Data extract =
>>
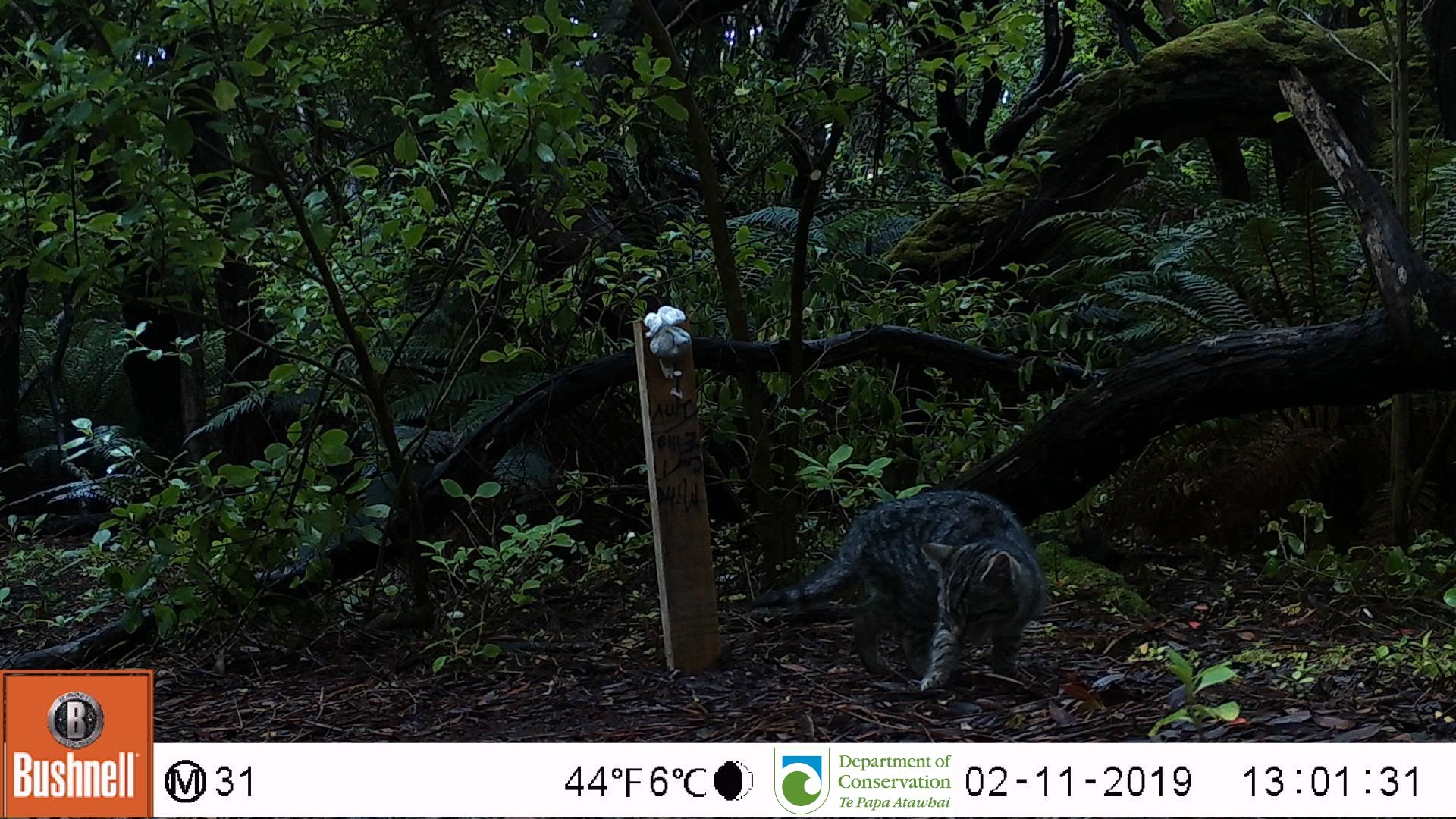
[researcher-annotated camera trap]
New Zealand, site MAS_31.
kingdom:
<<
Goal of the exercise = Pictures stay out; print everything else in the data exactly.

Result below =
[researcher-annotated camera trap]
New Zealand, site MAS_31.
kingdom:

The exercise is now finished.